2nd Phase August 1996 – June 1998
- Widow try to pick up the pieces
- Cattle is transferred from the household
- Oldest son (then 7) is fostered by paternal
grandmother’s brother
- Youngest child sickly
- Farm no longer productive
- Food and cash severely lacking
- All three children in the household have
malnutrition
- Youngest child very ill for over 6 months
- No money, no palliative care
- Youngest child dies in June 1998
3rd Phase July 1998 - May 2000
- Household membership has shrunk from 6 to 3
people.
- Widow sickly most of the time
- Mother in-law, hitherto a pillar of support dies
suddenly (heart attack due to extreme stress?) in
April 1999
- Food and money very scarce
- Widow and orphans have severe malnutrition
- Life dependent on neighbours and relatives
- Widow severely sick throughout 1999
- Widow taken by her mother for care, two
children left behind under the care of severely
disabled uncle.
4th Phase June 2000 – May 2002
- Widow dies June 2000
- One fostered by disabled uncle and the other is
fostered by one of the aunties
- First son who had been fostered immediately
after his father’s death dies in April 2001 aged 11
- The daughter fostered by her aunt is maltreated
and comes to stay with disabled uncle
- Uncle fells ill now and then (leukemia) and
losses his tailoring business
- Food and cash very scare – the orphans and
their four children nephews are all malnutritioned
- Uncles wife embarks on casual labour
- She is the sole family provider at the moment!!
Conclusion
- HIV/AIDS constitutes a series of crises
mostly borne at micro level.
- Such crises are invariably experienced
differently by different people according to
gender and age. The time dimension is
important
- Most such crises impacts on development
of household, family, community,and nation.

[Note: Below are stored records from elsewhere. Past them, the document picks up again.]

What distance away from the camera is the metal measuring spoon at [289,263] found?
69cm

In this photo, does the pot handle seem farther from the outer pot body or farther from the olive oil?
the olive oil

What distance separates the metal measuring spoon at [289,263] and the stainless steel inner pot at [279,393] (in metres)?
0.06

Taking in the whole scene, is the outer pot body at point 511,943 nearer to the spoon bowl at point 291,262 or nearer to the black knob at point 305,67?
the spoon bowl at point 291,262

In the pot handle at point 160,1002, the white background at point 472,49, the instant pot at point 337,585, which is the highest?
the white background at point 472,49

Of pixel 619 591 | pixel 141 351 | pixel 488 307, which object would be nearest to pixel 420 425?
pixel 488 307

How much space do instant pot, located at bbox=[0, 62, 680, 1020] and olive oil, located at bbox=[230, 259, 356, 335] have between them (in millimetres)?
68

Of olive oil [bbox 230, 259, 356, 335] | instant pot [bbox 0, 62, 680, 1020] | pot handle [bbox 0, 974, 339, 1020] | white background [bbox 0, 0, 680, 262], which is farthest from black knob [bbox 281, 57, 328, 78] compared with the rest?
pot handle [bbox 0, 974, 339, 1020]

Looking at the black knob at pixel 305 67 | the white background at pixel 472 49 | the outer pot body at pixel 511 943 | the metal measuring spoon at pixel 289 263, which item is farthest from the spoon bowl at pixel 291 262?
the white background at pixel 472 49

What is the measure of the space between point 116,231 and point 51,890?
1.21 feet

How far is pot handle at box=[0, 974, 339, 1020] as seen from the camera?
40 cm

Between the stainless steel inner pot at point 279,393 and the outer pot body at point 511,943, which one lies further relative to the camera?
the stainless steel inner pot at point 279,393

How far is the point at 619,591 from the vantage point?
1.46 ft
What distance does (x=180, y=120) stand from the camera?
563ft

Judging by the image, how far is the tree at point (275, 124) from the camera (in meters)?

- Analysing the developmental implications
of AIDS and reporting on them objectively is
critical.
Conclusion cont’d
- Interventions that would postpone or even
prevent premature death (e.g. ARVs) are critical
and should be universally available
- Interventions that would limit or do away with
asset disposal are critical as well. These would
probably cut the link between AIDS death and
intensification of poverty in affected households
- HIV prevention even in areas of very high HIV
prevalence cannot be over-emphasised.